Oyinkan Braithwaite: "Meine Schwester, die Serienmörderin"
Aus dem Englischen von Yasmin Dinçer
Blumenbar im Aufbau Verlag, Berlin 2020
239 Seiten, 20 Euro
Makabere Rituale zweier Rivalinnen
05:52 Minuten
Die eine Schwester ermordet ihre Verehrer, die andere entsorgt sie. Darum geht es in "Meine Schwester, die Serienmörderin" von Oyinkan Braithwaite. Dahinter steckt ein Familiengeheimnis. Doch dann werben die beiden um denselben Mann.
Ironisch, witzig und rotzfrech kommt Oyinkan Braithwaite mit ihrem Debüt daher, das es im letzten Jahr auf die Longlist des Booker Preises schaffte. Die nigerianische Schriftstellerin erzählt die Geschichte der zwei ungleichen Schwestern Ayoola und Korede im heutigen Lagos. Korede, die ältere, ist Krankenschwester. Sie ist gilt als umsichtig, verantwortungsbewusst und korrekt bei der Arbeit. Die jüngere, Ayoola hingegen ist lebenslustig, eher oberflächlich und dabei von umwerfender Schönheit. Doch mit ihrem großen Erfolg bei Männern beginnt das Problem, denn wenn ihre Verehrer Ayoola zu nahe kommen, wehrt sie sich auf sehr eigene Weise: mit einem Messer.

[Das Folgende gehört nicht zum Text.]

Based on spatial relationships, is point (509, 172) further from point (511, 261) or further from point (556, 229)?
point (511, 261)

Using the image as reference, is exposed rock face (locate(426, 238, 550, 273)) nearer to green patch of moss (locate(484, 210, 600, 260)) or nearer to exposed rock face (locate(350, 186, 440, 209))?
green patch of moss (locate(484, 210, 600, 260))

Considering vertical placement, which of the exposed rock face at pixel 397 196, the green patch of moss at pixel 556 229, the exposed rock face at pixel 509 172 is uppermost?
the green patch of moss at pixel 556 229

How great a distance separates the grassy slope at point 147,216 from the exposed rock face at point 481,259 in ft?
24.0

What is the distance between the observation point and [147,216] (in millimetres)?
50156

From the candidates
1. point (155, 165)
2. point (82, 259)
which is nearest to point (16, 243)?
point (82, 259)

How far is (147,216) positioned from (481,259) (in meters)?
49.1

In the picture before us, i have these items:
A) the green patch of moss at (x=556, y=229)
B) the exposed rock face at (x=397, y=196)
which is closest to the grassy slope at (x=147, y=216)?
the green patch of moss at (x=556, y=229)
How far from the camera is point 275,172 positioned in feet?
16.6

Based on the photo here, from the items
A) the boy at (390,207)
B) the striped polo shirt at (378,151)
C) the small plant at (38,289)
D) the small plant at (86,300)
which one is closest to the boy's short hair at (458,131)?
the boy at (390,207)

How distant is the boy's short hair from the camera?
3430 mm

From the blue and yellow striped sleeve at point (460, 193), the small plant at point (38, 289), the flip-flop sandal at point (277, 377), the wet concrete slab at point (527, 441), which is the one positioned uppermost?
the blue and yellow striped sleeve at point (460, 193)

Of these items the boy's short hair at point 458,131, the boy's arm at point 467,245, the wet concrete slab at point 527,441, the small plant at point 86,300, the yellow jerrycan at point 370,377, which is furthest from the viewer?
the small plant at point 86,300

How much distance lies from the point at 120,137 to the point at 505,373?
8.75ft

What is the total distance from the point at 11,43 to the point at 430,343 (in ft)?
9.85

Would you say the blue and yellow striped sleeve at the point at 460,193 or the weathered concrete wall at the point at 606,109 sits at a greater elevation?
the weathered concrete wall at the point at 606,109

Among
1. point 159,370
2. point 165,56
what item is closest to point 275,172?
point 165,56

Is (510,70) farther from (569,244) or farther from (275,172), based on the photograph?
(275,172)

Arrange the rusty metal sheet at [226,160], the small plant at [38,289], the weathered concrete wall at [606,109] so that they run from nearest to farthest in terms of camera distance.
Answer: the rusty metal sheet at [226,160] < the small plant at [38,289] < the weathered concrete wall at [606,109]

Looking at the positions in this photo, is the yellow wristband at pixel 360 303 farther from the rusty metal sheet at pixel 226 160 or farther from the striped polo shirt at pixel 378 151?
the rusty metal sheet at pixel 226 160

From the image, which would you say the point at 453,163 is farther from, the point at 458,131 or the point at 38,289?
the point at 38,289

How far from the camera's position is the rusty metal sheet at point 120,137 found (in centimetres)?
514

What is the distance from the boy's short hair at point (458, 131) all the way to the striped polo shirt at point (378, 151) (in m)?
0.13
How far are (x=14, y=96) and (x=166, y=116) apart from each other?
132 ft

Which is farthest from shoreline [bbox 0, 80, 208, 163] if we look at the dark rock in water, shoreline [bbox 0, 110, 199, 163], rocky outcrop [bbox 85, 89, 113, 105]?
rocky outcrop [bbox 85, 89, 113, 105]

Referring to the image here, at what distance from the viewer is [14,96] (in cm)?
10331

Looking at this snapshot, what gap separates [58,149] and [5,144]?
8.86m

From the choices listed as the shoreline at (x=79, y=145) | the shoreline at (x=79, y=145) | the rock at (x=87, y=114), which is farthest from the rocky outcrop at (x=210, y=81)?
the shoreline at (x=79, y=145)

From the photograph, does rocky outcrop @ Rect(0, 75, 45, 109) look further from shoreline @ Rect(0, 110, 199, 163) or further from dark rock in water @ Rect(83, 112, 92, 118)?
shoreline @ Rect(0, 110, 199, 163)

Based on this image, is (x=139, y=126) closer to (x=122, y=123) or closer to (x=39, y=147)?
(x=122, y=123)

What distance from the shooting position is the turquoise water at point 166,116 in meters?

Launige Tipps zur Beseitigung von Blutflecken
Sobald sie einen Mann ermordet hat, ruft sie ihre Schwester zu Hilfe, so auch als der attraktive Femi ihr Opfer geworden ist. Wie immer putzt die praktische Korede nicht nur den Tatort blütenrein, sondern entsorgt mit ihrem Auto auch Femis Leiche. Doch diesmal plagt Korede das schlechte Gewissen. Waren Ayoolas ersten beiden Opfer ihr unsympathisch, weiß sie nicht, was ihre Schwester an Femi auszusetzen hatte. Es gibt niemanden, bei dem sie Rat und Hilfe suchen kann. Lediglich einem im Koma liegenden Patienten erzählt sie ihre ganze Geschichte. Als dieser überraschend wieder aufwacht, muss sie sich fragen, ob sie nun einen Mitwisser hat.
Zum äußersten kommt es als Ayoola sie in der Klinik besucht und dabei den attraktiven Arzt Tade trifft, den Korede heimlich liebt. Natürlich ist auch Tade sofort von Ayoola entzückt. Wie soll sich Korede nun verhalten? Die Ich-Erzählerin gerät in einen kaum lösbaren Gewissenskonflikt.
In kurzen Kapiteln erzählt Oyinkan Braithwaite rasant ihre schwarzhumorige Geschichte. Die Ich-Erzählerin berichtet lakonisch distanziert und in schnörkellosen Sätzen von den Morden. Dazwischen gibt sie launige Tipps zur Beseitigung von Blutflecken. In ironischen Dialogen des Krankenhauspersonals zeigt die Autorin den allgegenwärtigen Schlendrian.
Rivalisierende Schwestern
Der Roman gibt tiefe Einblicke in das Geschlechterverhältnis im heutigen Nigeria. Aus feministischer Perspektive schaut Oyinkan Braithwaite auf das Phänomen der weiblichen Schönheit. Gesellschaftskritisch beleuchtet sie die Rolle der korrupten Polizei. In Rückblenden erschließt sich das ganze Drama der Familie – ein herrschsüchtiger, brutaler Vater, eine schwache Mutter und die rivalisierenden Schwestern. Dazu die tief in der Gesellschaft verwurzelte Norm, dass die Ältere immer auf die Jüngere aufzupassen hat, für sie verantwortlich ist. Mit einem unheimlichen Sog entwickelt die Autorin ihre Geschichte, die weit über einen Krimi hinausgeht.